A bigger problem, however, is that gangs have evolved in ways that make them harder to rein in — and the aging corps of gang workers hasn't kept pace.
"Interventionists have been extraordinarily helpful," said Deputy Chief Bob Green, who headed the LAPD's South Bureau for 10 years. "Some of these guys had lived in the same neighborhood for 20 or 30 years — except for the time they spent in prison. They gave us the ability to get into places not impacted by community leaders but influenced by the guys in the streets."
But things have changed since those "OGs" were running things.
Gangs are less hierarchical and more impulsive. They're not as likely to feud over turf or look to "shot callers" for orders. And the spats that lead to shootings more often are linked to insults exchanged on social media than to the wrong color shoes or stare-downs at the park.
"The millennials are having an impact on crime, just as they are in other walks of life: politics, business, media, art," Councilman Marqueece Harris-Dawson said. "Their sense of alliance [and] response to authority is different.… Something generational is happening, and we haven't quite caught on."
When Harris-Dawson, 45, was growing up in the South Los Angeles district he now represents, someone died in a gang-related crime almost every day. Now crime is near historic lows, despite the recent rise. But the flurry of shootings— 19 last weekend, when five people died — has residents on edge.
"It's a spike, and it's fast, and there's no rhyme or reason," Harris-Dawson said. "Before, we knew people were fighting over space to sell crack.… Or they were at a party or a park and somebody got mad, left and came back with a gun."

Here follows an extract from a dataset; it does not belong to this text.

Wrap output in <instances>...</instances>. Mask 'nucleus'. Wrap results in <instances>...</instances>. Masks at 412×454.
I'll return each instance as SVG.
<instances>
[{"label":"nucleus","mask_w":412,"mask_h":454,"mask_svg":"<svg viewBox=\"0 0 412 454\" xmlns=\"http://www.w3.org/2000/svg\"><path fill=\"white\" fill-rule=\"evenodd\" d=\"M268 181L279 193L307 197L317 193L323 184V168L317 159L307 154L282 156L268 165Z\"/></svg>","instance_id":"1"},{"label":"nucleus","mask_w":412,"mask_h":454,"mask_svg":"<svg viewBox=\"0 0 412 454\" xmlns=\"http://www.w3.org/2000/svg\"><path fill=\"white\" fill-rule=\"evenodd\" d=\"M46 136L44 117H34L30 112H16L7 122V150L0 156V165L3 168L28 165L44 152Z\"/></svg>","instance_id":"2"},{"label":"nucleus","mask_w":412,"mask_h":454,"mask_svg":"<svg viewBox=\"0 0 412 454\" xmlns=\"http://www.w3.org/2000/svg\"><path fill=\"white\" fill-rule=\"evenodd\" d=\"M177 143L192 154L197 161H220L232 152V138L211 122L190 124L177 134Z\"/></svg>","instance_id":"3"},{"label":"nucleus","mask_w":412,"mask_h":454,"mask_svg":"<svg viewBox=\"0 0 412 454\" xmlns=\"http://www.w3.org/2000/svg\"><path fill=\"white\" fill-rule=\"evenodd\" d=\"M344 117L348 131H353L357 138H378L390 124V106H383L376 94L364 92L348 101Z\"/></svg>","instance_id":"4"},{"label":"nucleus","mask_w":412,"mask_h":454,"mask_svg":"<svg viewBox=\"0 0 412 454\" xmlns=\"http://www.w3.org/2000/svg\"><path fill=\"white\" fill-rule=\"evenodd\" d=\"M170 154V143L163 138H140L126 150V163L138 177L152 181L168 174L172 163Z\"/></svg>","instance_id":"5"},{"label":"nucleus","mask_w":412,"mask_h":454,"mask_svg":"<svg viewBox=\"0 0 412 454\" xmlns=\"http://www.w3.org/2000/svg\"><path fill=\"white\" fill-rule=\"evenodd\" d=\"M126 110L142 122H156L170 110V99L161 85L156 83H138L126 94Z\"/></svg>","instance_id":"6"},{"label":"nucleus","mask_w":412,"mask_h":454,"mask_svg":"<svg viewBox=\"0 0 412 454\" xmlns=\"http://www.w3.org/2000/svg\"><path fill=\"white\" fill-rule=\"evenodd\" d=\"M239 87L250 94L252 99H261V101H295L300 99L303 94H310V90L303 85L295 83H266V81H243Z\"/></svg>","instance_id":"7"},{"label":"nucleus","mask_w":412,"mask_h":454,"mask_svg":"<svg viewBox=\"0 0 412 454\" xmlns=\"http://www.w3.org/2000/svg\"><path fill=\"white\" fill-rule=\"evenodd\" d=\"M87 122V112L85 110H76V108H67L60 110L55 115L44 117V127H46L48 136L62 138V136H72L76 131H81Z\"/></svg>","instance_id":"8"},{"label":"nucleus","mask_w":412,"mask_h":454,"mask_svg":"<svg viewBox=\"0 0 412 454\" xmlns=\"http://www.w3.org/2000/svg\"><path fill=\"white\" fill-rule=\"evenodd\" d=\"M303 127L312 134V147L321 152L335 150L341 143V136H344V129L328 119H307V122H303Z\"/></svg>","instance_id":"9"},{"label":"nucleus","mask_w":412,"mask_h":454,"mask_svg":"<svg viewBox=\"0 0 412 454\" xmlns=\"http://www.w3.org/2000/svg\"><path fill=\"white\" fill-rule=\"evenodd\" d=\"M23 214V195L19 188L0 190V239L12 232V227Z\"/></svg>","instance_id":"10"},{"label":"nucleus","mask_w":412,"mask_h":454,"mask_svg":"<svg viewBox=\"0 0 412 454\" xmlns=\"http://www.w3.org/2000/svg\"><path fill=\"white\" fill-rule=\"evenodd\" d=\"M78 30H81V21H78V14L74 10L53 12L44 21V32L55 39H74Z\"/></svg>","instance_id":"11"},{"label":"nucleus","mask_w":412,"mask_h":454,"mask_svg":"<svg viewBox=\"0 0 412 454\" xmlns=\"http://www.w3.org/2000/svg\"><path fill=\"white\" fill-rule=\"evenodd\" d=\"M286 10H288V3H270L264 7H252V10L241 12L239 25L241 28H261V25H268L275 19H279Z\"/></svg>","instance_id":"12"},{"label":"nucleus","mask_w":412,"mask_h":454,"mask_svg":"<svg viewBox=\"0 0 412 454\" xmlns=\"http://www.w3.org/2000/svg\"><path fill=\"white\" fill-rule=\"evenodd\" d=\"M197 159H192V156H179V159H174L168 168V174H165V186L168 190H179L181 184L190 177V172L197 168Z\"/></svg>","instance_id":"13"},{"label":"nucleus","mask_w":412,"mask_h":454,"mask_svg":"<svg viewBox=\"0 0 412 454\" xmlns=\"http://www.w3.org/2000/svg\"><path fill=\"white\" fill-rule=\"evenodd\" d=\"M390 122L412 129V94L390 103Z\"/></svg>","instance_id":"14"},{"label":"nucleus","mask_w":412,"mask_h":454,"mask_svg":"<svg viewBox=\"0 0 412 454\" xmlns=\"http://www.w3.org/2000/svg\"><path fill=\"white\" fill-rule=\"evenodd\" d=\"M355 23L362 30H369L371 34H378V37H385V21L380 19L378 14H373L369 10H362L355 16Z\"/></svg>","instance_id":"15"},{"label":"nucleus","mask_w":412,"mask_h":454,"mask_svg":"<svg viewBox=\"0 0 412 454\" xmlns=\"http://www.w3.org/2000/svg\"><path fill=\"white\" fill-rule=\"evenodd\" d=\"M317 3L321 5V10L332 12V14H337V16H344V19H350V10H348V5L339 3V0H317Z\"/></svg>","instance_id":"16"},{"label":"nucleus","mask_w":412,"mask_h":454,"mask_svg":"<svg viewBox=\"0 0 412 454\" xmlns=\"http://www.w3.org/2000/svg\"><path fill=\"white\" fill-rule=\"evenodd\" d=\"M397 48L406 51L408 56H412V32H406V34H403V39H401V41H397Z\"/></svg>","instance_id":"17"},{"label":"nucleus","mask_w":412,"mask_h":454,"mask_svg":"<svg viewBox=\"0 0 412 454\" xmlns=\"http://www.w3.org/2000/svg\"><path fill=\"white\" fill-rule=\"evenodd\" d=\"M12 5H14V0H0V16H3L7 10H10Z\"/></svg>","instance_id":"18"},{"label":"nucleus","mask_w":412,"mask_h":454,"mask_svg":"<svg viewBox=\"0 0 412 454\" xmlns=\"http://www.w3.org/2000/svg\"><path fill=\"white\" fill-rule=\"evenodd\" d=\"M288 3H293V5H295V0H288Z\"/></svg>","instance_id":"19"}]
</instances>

Many of the people who were shot this summer seem like inexplicable targets, neither robbery victims nor gang-involved. "Somebody just drives to where the person is, walks up, shoots them, gets back in the car and drives off," Harris-Dawson said.

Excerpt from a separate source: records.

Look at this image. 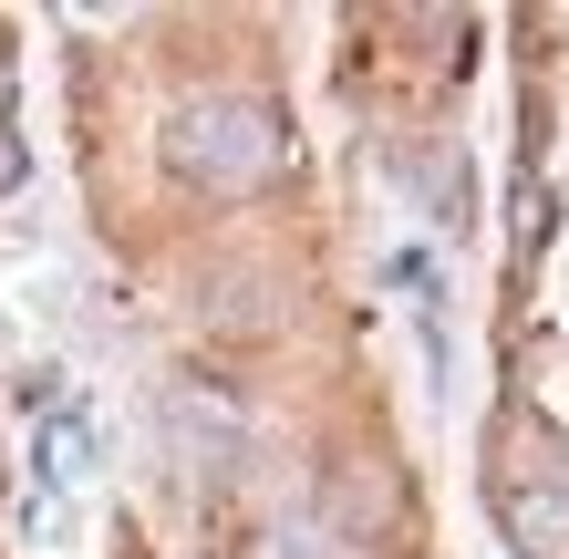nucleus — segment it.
Here are the masks:
<instances>
[{
	"label": "nucleus",
	"mask_w": 569,
	"mask_h": 559,
	"mask_svg": "<svg viewBox=\"0 0 569 559\" xmlns=\"http://www.w3.org/2000/svg\"><path fill=\"white\" fill-rule=\"evenodd\" d=\"M166 167L208 197H259L290 167V124L259 93H197V104L166 114Z\"/></svg>",
	"instance_id": "obj_1"
},
{
	"label": "nucleus",
	"mask_w": 569,
	"mask_h": 559,
	"mask_svg": "<svg viewBox=\"0 0 569 559\" xmlns=\"http://www.w3.org/2000/svg\"><path fill=\"white\" fill-rule=\"evenodd\" d=\"M321 518L352 549H393V539L415 529V487H405V467H393L383 446H352V456L321 467Z\"/></svg>",
	"instance_id": "obj_2"
},
{
	"label": "nucleus",
	"mask_w": 569,
	"mask_h": 559,
	"mask_svg": "<svg viewBox=\"0 0 569 559\" xmlns=\"http://www.w3.org/2000/svg\"><path fill=\"white\" fill-rule=\"evenodd\" d=\"M497 529L518 559H569V487L559 477H497Z\"/></svg>",
	"instance_id": "obj_3"
},
{
	"label": "nucleus",
	"mask_w": 569,
	"mask_h": 559,
	"mask_svg": "<svg viewBox=\"0 0 569 559\" xmlns=\"http://www.w3.org/2000/svg\"><path fill=\"white\" fill-rule=\"evenodd\" d=\"M549 218H559V208H549V187H518V259H528V249H549Z\"/></svg>",
	"instance_id": "obj_4"
},
{
	"label": "nucleus",
	"mask_w": 569,
	"mask_h": 559,
	"mask_svg": "<svg viewBox=\"0 0 569 559\" xmlns=\"http://www.w3.org/2000/svg\"><path fill=\"white\" fill-rule=\"evenodd\" d=\"M21 177H31V156H21V136H11V124H0V197H11Z\"/></svg>",
	"instance_id": "obj_5"
},
{
	"label": "nucleus",
	"mask_w": 569,
	"mask_h": 559,
	"mask_svg": "<svg viewBox=\"0 0 569 559\" xmlns=\"http://www.w3.org/2000/svg\"><path fill=\"white\" fill-rule=\"evenodd\" d=\"M0 104H11V52H0Z\"/></svg>",
	"instance_id": "obj_6"
}]
</instances>
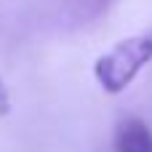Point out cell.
Masks as SVG:
<instances>
[{
    "mask_svg": "<svg viewBox=\"0 0 152 152\" xmlns=\"http://www.w3.org/2000/svg\"><path fill=\"white\" fill-rule=\"evenodd\" d=\"M8 110H11V96H8L5 83L0 80V115H8Z\"/></svg>",
    "mask_w": 152,
    "mask_h": 152,
    "instance_id": "obj_4",
    "label": "cell"
},
{
    "mask_svg": "<svg viewBox=\"0 0 152 152\" xmlns=\"http://www.w3.org/2000/svg\"><path fill=\"white\" fill-rule=\"evenodd\" d=\"M115 5V0H64L67 16L75 24H91L99 21L102 16L110 13V8Z\"/></svg>",
    "mask_w": 152,
    "mask_h": 152,
    "instance_id": "obj_3",
    "label": "cell"
},
{
    "mask_svg": "<svg viewBox=\"0 0 152 152\" xmlns=\"http://www.w3.org/2000/svg\"><path fill=\"white\" fill-rule=\"evenodd\" d=\"M152 61V24L131 37L115 43L107 53H102L94 64V77L107 94L126 91L136 75Z\"/></svg>",
    "mask_w": 152,
    "mask_h": 152,
    "instance_id": "obj_1",
    "label": "cell"
},
{
    "mask_svg": "<svg viewBox=\"0 0 152 152\" xmlns=\"http://www.w3.org/2000/svg\"><path fill=\"white\" fill-rule=\"evenodd\" d=\"M115 152H152V131L142 118H126L115 128Z\"/></svg>",
    "mask_w": 152,
    "mask_h": 152,
    "instance_id": "obj_2",
    "label": "cell"
}]
</instances>
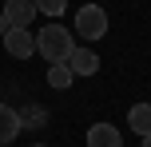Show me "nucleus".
<instances>
[{
  "instance_id": "obj_1",
  "label": "nucleus",
  "mask_w": 151,
  "mask_h": 147,
  "mask_svg": "<svg viewBox=\"0 0 151 147\" xmlns=\"http://www.w3.org/2000/svg\"><path fill=\"white\" fill-rule=\"evenodd\" d=\"M72 48H76V40H72V32H64V24H48L36 32V52L48 64H64L72 56Z\"/></svg>"
},
{
  "instance_id": "obj_2",
  "label": "nucleus",
  "mask_w": 151,
  "mask_h": 147,
  "mask_svg": "<svg viewBox=\"0 0 151 147\" xmlns=\"http://www.w3.org/2000/svg\"><path fill=\"white\" fill-rule=\"evenodd\" d=\"M76 32H80L83 40H104L107 36V12L99 4H83L80 12H76Z\"/></svg>"
},
{
  "instance_id": "obj_3",
  "label": "nucleus",
  "mask_w": 151,
  "mask_h": 147,
  "mask_svg": "<svg viewBox=\"0 0 151 147\" xmlns=\"http://www.w3.org/2000/svg\"><path fill=\"white\" fill-rule=\"evenodd\" d=\"M4 52L12 56V60H28L32 52H36V36H32V28H12L4 36Z\"/></svg>"
},
{
  "instance_id": "obj_4",
  "label": "nucleus",
  "mask_w": 151,
  "mask_h": 147,
  "mask_svg": "<svg viewBox=\"0 0 151 147\" xmlns=\"http://www.w3.org/2000/svg\"><path fill=\"white\" fill-rule=\"evenodd\" d=\"M36 0H4V16L12 28H32V20H36Z\"/></svg>"
},
{
  "instance_id": "obj_5",
  "label": "nucleus",
  "mask_w": 151,
  "mask_h": 147,
  "mask_svg": "<svg viewBox=\"0 0 151 147\" xmlns=\"http://www.w3.org/2000/svg\"><path fill=\"white\" fill-rule=\"evenodd\" d=\"M72 68V76H96V68H99V56L91 52V48H72V56L64 60Z\"/></svg>"
},
{
  "instance_id": "obj_6",
  "label": "nucleus",
  "mask_w": 151,
  "mask_h": 147,
  "mask_svg": "<svg viewBox=\"0 0 151 147\" xmlns=\"http://www.w3.org/2000/svg\"><path fill=\"white\" fill-rule=\"evenodd\" d=\"M88 147H123V135L111 123H91L88 127Z\"/></svg>"
},
{
  "instance_id": "obj_7",
  "label": "nucleus",
  "mask_w": 151,
  "mask_h": 147,
  "mask_svg": "<svg viewBox=\"0 0 151 147\" xmlns=\"http://www.w3.org/2000/svg\"><path fill=\"white\" fill-rule=\"evenodd\" d=\"M20 111H16V108H8V103H0V147H4V143H12L16 139V135H20Z\"/></svg>"
},
{
  "instance_id": "obj_8",
  "label": "nucleus",
  "mask_w": 151,
  "mask_h": 147,
  "mask_svg": "<svg viewBox=\"0 0 151 147\" xmlns=\"http://www.w3.org/2000/svg\"><path fill=\"white\" fill-rule=\"evenodd\" d=\"M127 127L135 135H151V103H135L127 111Z\"/></svg>"
},
{
  "instance_id": "obj_9",
  "label": "nucleus",
  "mask_w": 151,
  "mask_h": 147,
  "mask_svg": "<svg viewBox=\"0 0 151 147\" xmlns=\"http://www.w3.org/2000/svg\"><path fill=\"white\" fill-rule=\"evenodd\" d=\"M72 68H68V64H48V84H52L56 87V92H68V87H72Z\"/></svg>"
},
{
  "instance_id": "obj_10",
  "label": "nucleus",
  "mask_w": 151,
  "mask_h": 147,
  "mask_svg": "<svg viewBox=\"0 0 151 147\" xmlns=\"http://www.w3.org/2000/svg\"><path fill=\"white\" fill-rule=\"evenodd\" d=\"M36 8H40L44 16H60L64 8H68V0H36Z\"/></svg>"
},
{
  "instance_id": "obj_11",
  "label": "nucleus",
  "mask_w": 151,
  "mask_h": 147,
  "mask_svg": "<svg viewBox=\"0 0 151 147\" xmlns=\"http://www.w3.org/2000/svg\"><path fill=\"white\" fill-rule=\"evenodd\" d=\"M20 123H44V108H24L20 111Z\"/></svg>"
},
{
  "instance_id": "obj_12",
  "label": "nucleus",
  "mask_w": 151,
  "mask_h": 147,
  "mask_svg": "<svg viewBox=\"0 0 151 147\" xmlns=\"http://www.w3.org/2000/svg\"><path fill=\"white\" fill-rule=\"evenodd\" d=\"M8 32H12V24H8V16L0 12V36H8Z\"/></svg>"
},
{
  "instance_id": "obj_13",
  "label": "nucleus",
  "mask_w": 151,
  "mask_h": 147,
  "mask_svg": "<svg viewBox=\"0 0 151 147\" xmlns=\"http://www.w3.org/2000/svg\"><path fill=\"white\" fill-rule=\"evenodd\" d=\"M143 147H151V135H143Z\"/></svg>"
},
{
  "instance_id": "obj_14",
  "label": "nucleus",
  "mask_w": 151,
  "mask_h": 147,
  "mask_svg": "<svg viewBox=\"0 0 151 147\" xmlns=\"http://www.w3.org/2000/svg\"><path fill=\"white\" fill-rule=\"evenodd\" d=\"M32 147H48V143H32Z\"/></svg>"
}]
</instances>
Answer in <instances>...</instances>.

"We're used to people beefing in public," he said. "Now the whole conflict is happening on social media. And all of us — interventionists, police, the community — are in over our heads on that."
LAPD Deputy Chief Bill Scott doesn't disagree.
"We're dealing with a different generation and we're going to have to evolve," said Scott, who commands the five divisions in South Los Angeles.
"By the time police learn about something happening on social media, it's already after the fact," he said. "We're the last ones to know."
His team has coined a term for the violence: "cyber banging." And they're trying to recruit new intervention crews of streetwise, online sleuths who can scour posts and decipher signs of trouble.
Crime-fighting tactics aside, the department has some bridge-building to do.
Fear is threatening to steamroll the progress that had been made. At community meetings, vigils and rallies against violence, residents say they feel under siege by gangs and unprotected by police — even though the actual number of violent crimes hasn't budged that much.
That may be a function of social media too.
"Even people that don't watch the TV news or read the paper are getting exposed to levels of violence they're not accustomed to," Scott said. Their cellphones deliver photos of dead bodies, viral threats and rumors of killing rampages.
So residents pledge in public to take back the streets, yet witnesses are too frightened to talk privately to the police.
I can't say I blame them.
After a mentally disabled young man was shot at a carwash this summer because he was wearing red shoes, his mother fingered the suspects and held a news conference. A man considered a local hero — even by some young gang members — denounced violence.
Not long afterward, his car was riddled with bullets as he drove down a neighborhood street in the middle of the day. It took three weeks for his family to raise enough money to bury him.